One of the biggest risks to the mental well-being of young people is social media. Numerous studies show that social media exacerbates exclusion, anxiety, and depression. We sought to create an inclusive, positive-reinforcement based social app for something that everybody loves: singing! Singing has many benefits: it boosts creativity, creates a sense of community, and helps with social integration, especially among children. All four of us have always been enthusiastic about singing and music, although we have never been very good at it. We decided to use our expertise in signal processing and machine learning to solve this problem. Our app helps people and connect with their friends and get better at singing.
What it does
Our app allows people to become better singers. Users can access our song collection and sing over a song of their choice.
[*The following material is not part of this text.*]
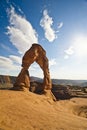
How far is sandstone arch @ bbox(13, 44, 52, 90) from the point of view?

Our signal processing algorithm calculates and returns a score to the user showing the pitch difference between the original recording and their recording. Users can also view a leaderboard for each song showing the highest scoring individuals. There is also a profile tab where users can play back all their recordings and view their pitch improvement overtime. Finally, users can use our powerful vocal classification deep learning algorithm to find out their phonation mode. The phonation mode classifier categorizes someone’s singing into 4 different classes: breathy, neutral, pressed, and flow. This tells the singer how their vocal cords and larynx are contracting when they sing, and what adjustments must be made in singing technique to sing in a certain style.
How we built it
We built our client app in React Native and Expo. We use Firebase for user accounts, data storage for the leaderboards, and for storing all the song recordings. The algorithms and ML model are run on Flask in a PythonAnywhere production server. The client app communicates with the server through a custom RESTful API. The vocal comparison algorithm was built using numpy and librosa. First, the comparison algorithm takes two audio files and generates a series of chroma vectors. Chroma feature vectors are generated by taking short time Fourier transforms of the data and binning the transformed data into the 12 different Western musical tones. These accurately describe the pitch of the audio files. These features are averaged for each file. The average features are then turned into probability distributions to account for differences in total energy between the two sound files. Finally, the statistical Bhattacharyya distance is calculated between the two distributions to find how close the two sound files are in pitch. The vocal classification model is a convolutional neural network built with tensorflow and keras. The model was trained using mel-frequency cepstral coefficient (MFCC) features from 910 audio files of different phonation modes. The model achieved a 93% training accuracy and an 89% test accuracy.
Challenges I ran into
There were a lot of challenges in synchronizing the Firebase database, our production server in PythonAnywhere, and our client app. Specifically, we had a lot of difficulty getting asynchronous functions to work the way we wanted in React Native. Often the PythonAnywhere server would look for files not yet uploaded to the Firebase because the async function was not finished.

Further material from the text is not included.